Opening May 8, InLiquid presents a group mural show featuring four artist members in the Hall at Crane Arts. This exhibition will include murals by Donna Backues, Joe Brenman, Delia King, and Shira Walinsky, with each artist incorporating different materials and textures such as glass, paper, and acrylic to construct their large-scale works.
Donna Backues is a practicing studio artist, freelance designer/illustrator, and currently works as a teaching artist for the Village of Arts and Humanities, Spiral Q Puppet Theatre, and the Philadelphia Art Museum’s Art Futures program. She has a BA in Graphic Design from Southern Illinois University and an MFA from the Pennsylvania Academy of the Fine Arts. She exhibits frequently, accepts public and private commissions and continues to work in her studio. Backues was recently one of three winners of the 2013 American Batik Design Competition, organized by The Embassy of Indonesia in Washington, DC. Backues writes of her work: “I have always had a love for landscape – from all angles & distances – even aerial. Maybe it’s because of travel and having a geologist father who would tell me about how the land was formed and why it looked a certain way. So I seem to approach most subjects in light of place. Since living in Philadelphia, my new landscape is the city and I find myself working more and more with squares and rectangles.”
Joe Brenman graduated from the Pennsylvania Academy of the Fine Arts in 1978. His sculpture and mosaic murals are in numerous public and private collections and have been widely exhibited. In 2009 he completed an on-site, marble sculpture in Phu Tho Province Vietnam, and in 2010 he was commissioned to create a mosaic mural for the Germantown Jewish Center in Mount Airy, PA. He has held numerous residencies and been awarded grants from the Mid Atlantic Arts Foundation and the National Endowment for the Arts. Past public work includes SEPTA’s Art in Transit, an installation in Los Anonas, El Salvador, and Bar Ferdinand in Philadelphia. Brenman, describing his work, shares: “My mosaic murals are a progression from [my] ceramic sculptures; there is a similar use of design, color, and texture.
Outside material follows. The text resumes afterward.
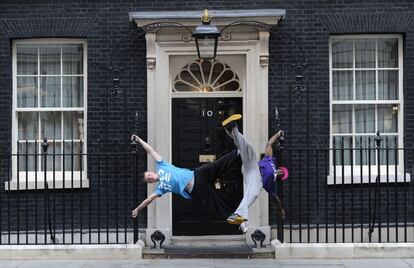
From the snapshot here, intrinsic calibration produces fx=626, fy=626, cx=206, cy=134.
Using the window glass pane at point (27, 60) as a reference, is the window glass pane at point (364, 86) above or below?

I began to use collage as a way to design my mosaic murals … [and] collage like mosaic has a rhythm to it. … The images created are clear and organized from one view and broken and jagged from another. It’s similar to how I see the world [when] focusing on a face, the side of a building, a bird on a wire, all in the same frame.”
Delia King has a BA in Humanities from Thomas Edison State College in New Jersey and has been a glass artist for 17 years and a muralist for 12 years, creating a variety of work for both the public and private realm. She employs numerous skills to complete the works including painting, light carpentry, glass mosaic, and glass laminate and reverse painting on glass. King has completed nearly 30 large-scale mural/mosaic projects that have included the local community in design, conception and execution and can be found across the country at schools, prisons, and community centers. King writes: “I have developed a way of working that stresses community involvement and a style that favors narrative abstraction. Most of my projects have a basis in Euclidian geometry that ties simple mathematic principles with broad human experiences. With every project I attempt to invoke a mood that is appropriate to the space, even in spaces that people might not think of, like, underpasses or prisons.”
Shira Walinsky received a BA from Sarah Lawrence in Fine Arts and Film Studies in 1995 and an MFA in painting from the University of Pennsylvania in 1999. She has designed and painted eighteen murals in Philadelphia through the City of Philadelphia’s Mural Art Program, and co-teaches an interdisciplinary mural class with Mural Arts Director Jane Golden at the University of Pennsylvania. She has also co-taught mural classes at Bryn Mawr College and Princeton University. Walinsky shares: “The network of family, neighborhood, immigrants and teachers are some of the subjects of my murals. By exploring lives which are either marginalized or often simply forgotten by society we represent and affirm a sense of identity and a place in history within these people. Within each network exists the individual story.”
The public hours for the Crane Arts Building are noon – 6 pm, Wednesday – Saturday, and until 9 pm on the Second Thursday of each month.